**LE CONSEGNE:**
1. Trascriva senza alcuna modifica, dal brano sulla causa condominiale, il tratto che va da "Mutato in rito" fino a "dalla citata delibera.".
2. Nel brano sulla causa condominiale, quale tribunale respinse la domanda della società Helvetia, e con quale sentenza?
3. Prosegua il brano sulla causa condominiale dal punto in cui si interrompe.

**BRANO ESTRATTO:**
-----

Costituitosi in giudizio il V. contestò la domanda, rappresentando che il regolamento condominiale non conteneva alcun divieto di parcheggiare le auto nel cortile e che l’assemblea del condominio già con delibera del 28.4.1982 aveva disposto la destinazione a parcheggio di sei autovetture del suddetto cortile e la possibilità di locare i posti auto ai condomini, locazione che il convenuto aveva regolarmente stipulato versando al condominio i canoni pattuiti. Negò inoltre che il parcheggio contestato limitasse l’accesso al box di proprietà della controparte.

Mutato in rito in quello ordinario, all’esito dell’istruttoria il Tribunale di Torino, con sentenza n. 3336 del 2013, respinse la domanda proposta dalla società Helvetia, rilevando che risultava provato in giudizio che con delibera del 29. 4. 1982 l’assemblea di condominio aveva destinato a parcheggio n. 6 posti auto nel cortile e deciso di concederli in locazione ai condomini, che tale delibera, non essendo stata mai oggetto di impugnativa nè di alcuna specifica domanda, era valida ed efficace, e che il V. aveva provato, producendo in giudizio il relativo contratto, di essere titolare del rapporto di locazione del relativo posto auto con il condominio, mentre non era stato invece provato dalla società attrice, che per tale ragione aveva dedotto l’invalidità del contratto di locazione, che il suddetto posto auto fosse in esubero rispetto ai 6 previsti dalla citata delibera.

Per la riforma di tale decisione propose appello la società Helvetia, deducendo che, contrariamente a quanto assunto dalla sentenza, aveva eccepito la nullità della delibera del 1982 per violazione delle norme regolamentari, e che il giudice di primo grado non aveva esaminato la sua doglianza che il parcheggio contestato le impediva l’accesso al suo garage; censurò inoltre la decisione per avere ritenuto la validità del contratto di locazione, nonostante l’istante avesse contestato la sua autenticità materiale e di contenuto e che esso aveva ad oggetto un posto auto in eccesso rispetto ai sei previsti dalla delibera.

-----

**ESTRATTI DEI RECORD:**

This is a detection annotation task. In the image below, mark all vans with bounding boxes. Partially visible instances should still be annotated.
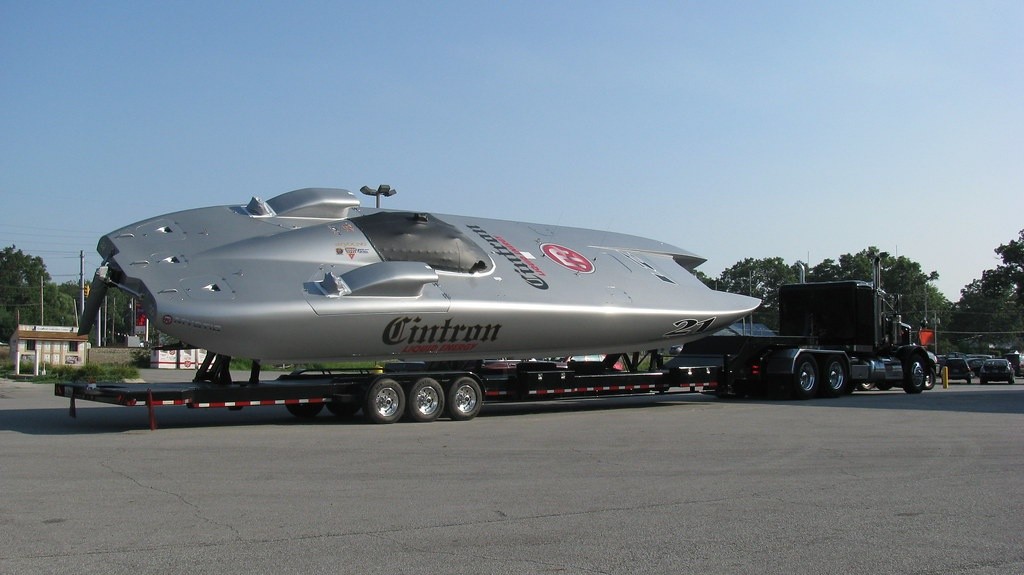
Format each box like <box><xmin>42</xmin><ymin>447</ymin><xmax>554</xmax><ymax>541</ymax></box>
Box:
<box><xmin>1002</xmin><ymin>353</ymin><xmax>1024</xmax><ymax>378</ymax></box>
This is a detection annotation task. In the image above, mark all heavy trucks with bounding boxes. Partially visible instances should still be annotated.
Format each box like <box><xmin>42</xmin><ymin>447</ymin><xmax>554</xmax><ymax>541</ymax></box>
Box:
<box><xmin>45</xmin><ymin>252</ymin><xmax>943</xmax><ymax>423</ymax></box>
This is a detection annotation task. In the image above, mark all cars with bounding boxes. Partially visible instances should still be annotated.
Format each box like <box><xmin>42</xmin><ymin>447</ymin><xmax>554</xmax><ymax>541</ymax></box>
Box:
<box><xmin>940</xmin><ymin>356</ymin><xmax>972</xmax><ymax>385</ymax></box>
<box><xmin>980</xmin><ymin>359</ymin><xmax>1016</xmax><ymax>385</ymax></box>
<box><xmin>934</xmin><ymin>351</ymin><xmax>995</xmax><ymax>378</ymax></box>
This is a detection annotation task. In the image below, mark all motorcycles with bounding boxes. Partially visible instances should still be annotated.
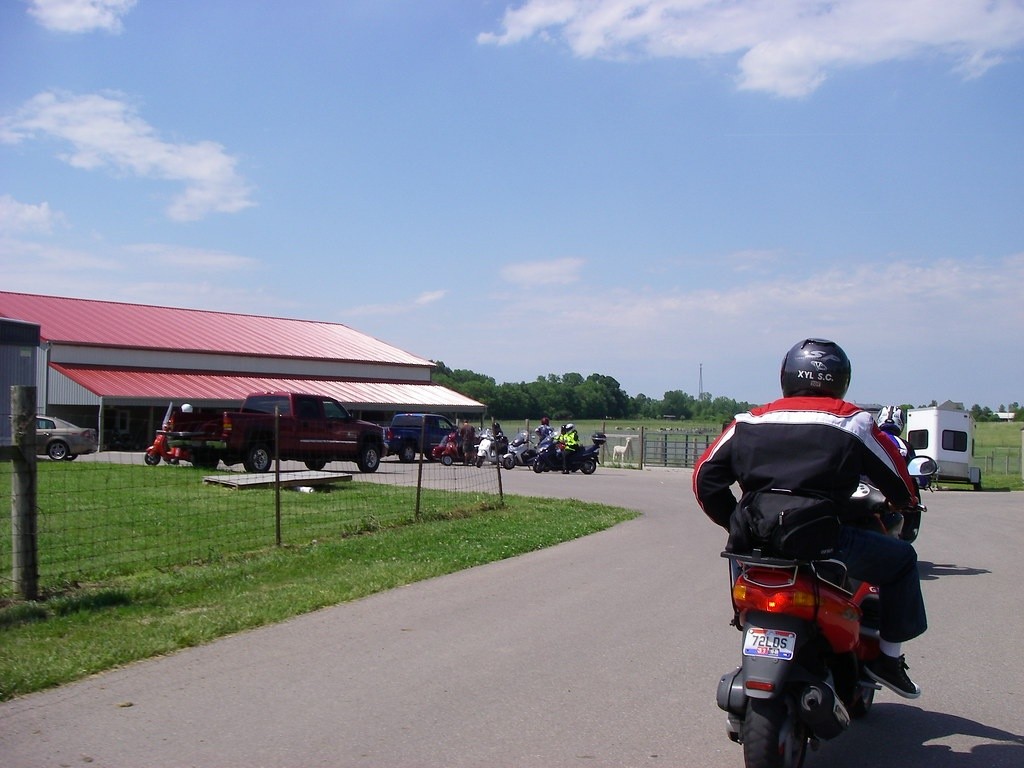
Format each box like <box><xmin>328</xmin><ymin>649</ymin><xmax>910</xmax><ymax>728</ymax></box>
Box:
<box><xmin>533</xmin><ymin>427</ymin><xmax>607</xmax><ymax>475</ymax></box>
<box><xmin>715</xmin><ymin>455</ymin><xmax>938</xmax><ymax>767</ymax></box>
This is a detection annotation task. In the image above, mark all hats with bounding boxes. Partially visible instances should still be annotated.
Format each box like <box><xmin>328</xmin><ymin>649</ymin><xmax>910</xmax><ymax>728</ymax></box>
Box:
<box><xmin>462</xmin><ymin>420</ymin><xmax>468</xmax><ymax>425</ymax></box>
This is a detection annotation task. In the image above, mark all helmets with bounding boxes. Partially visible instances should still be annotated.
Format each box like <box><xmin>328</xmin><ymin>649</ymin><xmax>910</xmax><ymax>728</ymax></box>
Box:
<box><xmin>495</xmin><ymin>422</ymin><xmax>500</xmax><ymax>429</ymax></box>
<box><xmin>780</xmin><ymin>338</ymin><xmax>852</xmax><ymax>399</ymax></box>
<box><xmin>542</xmin><ymin>417</ymin><xmax>549</xmax><ymax>425</ymax></box>
<box><xmin>876</xmin><ymin>405</ymin><xmax>905</xmax><ymax>436</ymax></box>
<box><xmin>565</xmin><ymin>424</ymin><xmax>575</xmax><ymax>434</ymax></box>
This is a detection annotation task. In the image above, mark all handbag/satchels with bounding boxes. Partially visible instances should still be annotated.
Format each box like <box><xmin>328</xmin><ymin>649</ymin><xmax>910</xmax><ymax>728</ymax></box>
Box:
<box><xmin>724</xmin><ymin>485</ymin><xmax>850</xmax><ymax>558</ymax></box>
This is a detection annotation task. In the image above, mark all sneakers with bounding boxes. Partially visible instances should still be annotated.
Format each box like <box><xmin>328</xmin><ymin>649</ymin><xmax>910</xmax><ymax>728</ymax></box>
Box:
<box><xmin>863</xmin><ymin>648</ymin><xmax>921</xmax><ymax>700</ymax></box>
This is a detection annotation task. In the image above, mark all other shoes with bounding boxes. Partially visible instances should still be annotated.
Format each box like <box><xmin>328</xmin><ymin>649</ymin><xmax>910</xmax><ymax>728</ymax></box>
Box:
<box><xmin>563</xmin><ymin>469</ymin><xmax>569</xmax><ymax>473</ymax></box>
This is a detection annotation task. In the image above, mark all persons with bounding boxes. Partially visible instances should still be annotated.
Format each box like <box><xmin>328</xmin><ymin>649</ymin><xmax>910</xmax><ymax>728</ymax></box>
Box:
<box><xmin>459</xmin><ymin>420</ymin><xmax>476</xmax><ymax>466</ymax></box>
<box><xmin>490</xmin><ymin>423</ymin><xmax>503</xmax><ymax>456</ymax></box>
<box><xmin>535</xmin><ymin>418</ymin><xmax>554</xmax><ymax>446</ymax></box>
<box><xmin>692</xmin><ymin>338</ymin><xmax>932</xmax><ymax>699</ymax></box>
<box><xmin>551</xmin><ymin>423</ymin><xmax>579</xmax><ymax>474</ymax></box>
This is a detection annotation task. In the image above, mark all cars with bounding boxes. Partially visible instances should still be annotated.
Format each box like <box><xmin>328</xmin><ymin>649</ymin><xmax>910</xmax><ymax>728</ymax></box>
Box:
<box><xmin>8</xmin><ymin>414</ymin><xmax>97</xmax><ymax>461</ymax></box>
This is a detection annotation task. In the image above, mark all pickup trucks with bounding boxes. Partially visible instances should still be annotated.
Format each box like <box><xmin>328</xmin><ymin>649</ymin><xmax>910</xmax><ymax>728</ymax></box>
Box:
<box><xmin>155</xmin><ymin>390</ymin><xmax>389</xmax><ymax>474</ymax></box>
<box><xmin>382</xmin><ymin>412</ymin><xmax>460</xmax><ymax>465</ymax></box>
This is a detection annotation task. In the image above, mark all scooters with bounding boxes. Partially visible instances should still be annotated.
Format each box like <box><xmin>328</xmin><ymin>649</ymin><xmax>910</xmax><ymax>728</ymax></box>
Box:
<box><xmin>144</xmin><ymin>402</ymin><xmax>195</xmax><ymax>466</ymax></box>
<box><xmin>101</xmin><ymin>427</ymin><xmax>143</xmax><ymax>452</ymax></box>
<box><xmin>473</xmin><ymin>427</ymin><xmax>510</xmax><ymax>469</ymax></box>
<box><xmin>502</xmin><ymin>427</ymin><xmax>540</xmax><ymax>471</ymax></box>
<box><xmin>431</xmin><ymin>425</ymin><xmax>480</xmax><ymax>467</ymax></box>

-----

**RISPOSTE ATTESE:**
1.
Mutato in rito in quello ordinario, all’esito dell’istruttoria il Tribunale di Torino, con sentenza n. 3336 del 2013, respinse la domanda proposta dalla società Helvetia, rilevando che risultava provato in giudizio che con delibera del 29. 4. 1982 l’assemblea di condominio aveva destinato a parcheggio n. 6 posti auto nel cortile e deciso di concederli in locazione ai condomini, che tale delibera, non essendo stata mai oggetto di impugnativa nè di alcuna specifica domanda, era valida ed efficace, e che il V. aveva provato, producendo in giudizio il relativo contratto, di essere titolare del rapporto di locazione del relativo posto auto con il condominio, mentre non era stato invece provato dalla società attrice, che per tale ragione aveva dedotto l’invalidità del contratto di locazione, che il suddetto posto auto fosse in esubero rispetto ai 6 previsti dalla citata delibera.

2. Il Tribunale di Torino, con la sentenza n. 3336 del 2013.

3.
Il convenuto resistette al gravame deducendone l’inammissibilità ed infondatezza.

Con sentenza n. 421 del 15. 3. 2016 la Corte di appello di Torino rigettò il gravame, affermando che la deduzione del V. di fruire del parcheggio di uno dei sei posti auto non era stata contestata dalla Helvetia e giudicando non fondata la tesi dalla stessa propugnata che il regolamento di condominio vieterebbe il parcheggio nel cortile. In particolare, con riferimento a questo punto, la Corte territoriale, nell’interpretare le disposizioni regolamentari, ritenne, da un lato, irrilevante la clausola di cui all’art. VII del regolamento di condominio, che vietava di “depositare materiali sui balconi, sulle finestre e sul cortile dovendo essa essere riferita ad oggetti e beni diversi dalle autovetture, e dall’altro che l’art. X del suddetto regolamento, pur disponendo che ” Il cortile deve essere tenuto sgombro”, prevedeva tuttavia il transito delle autovetture, da intendersi sia in senso dinamico che statico, cioè come sosta, e si rivolgeva sempre ai proprietari e non alle unità immobiliari, elementi che, unitamente alla condotta successiva dei condomini, che da quasi trent’anni l’avevano interpretata destinando il cortile a parcheggio, portavano ad avviso del giudicante ad attribuire alle suddette disposizioni il solo fine di regolamentare l’uso delle cose comuni e non quello di limitare i diritti di godimento dei condomini sul bene e fossero quindi prive di quell’efficacia negoziale in presenza della quale le norme regolamentari possono essere modificate solo all’unanimità e non a maggioranza; affermò quindi che la delibera successiva del 1982, che aveva destinato alcuni spazi delimitati del cortile a parcheggio e previsto la loro locazione ai condomini, su cui il convenuto aveva fondato il proprio titolo all’uso del cortile, fosse pienamente legittima e tuttora in vigore.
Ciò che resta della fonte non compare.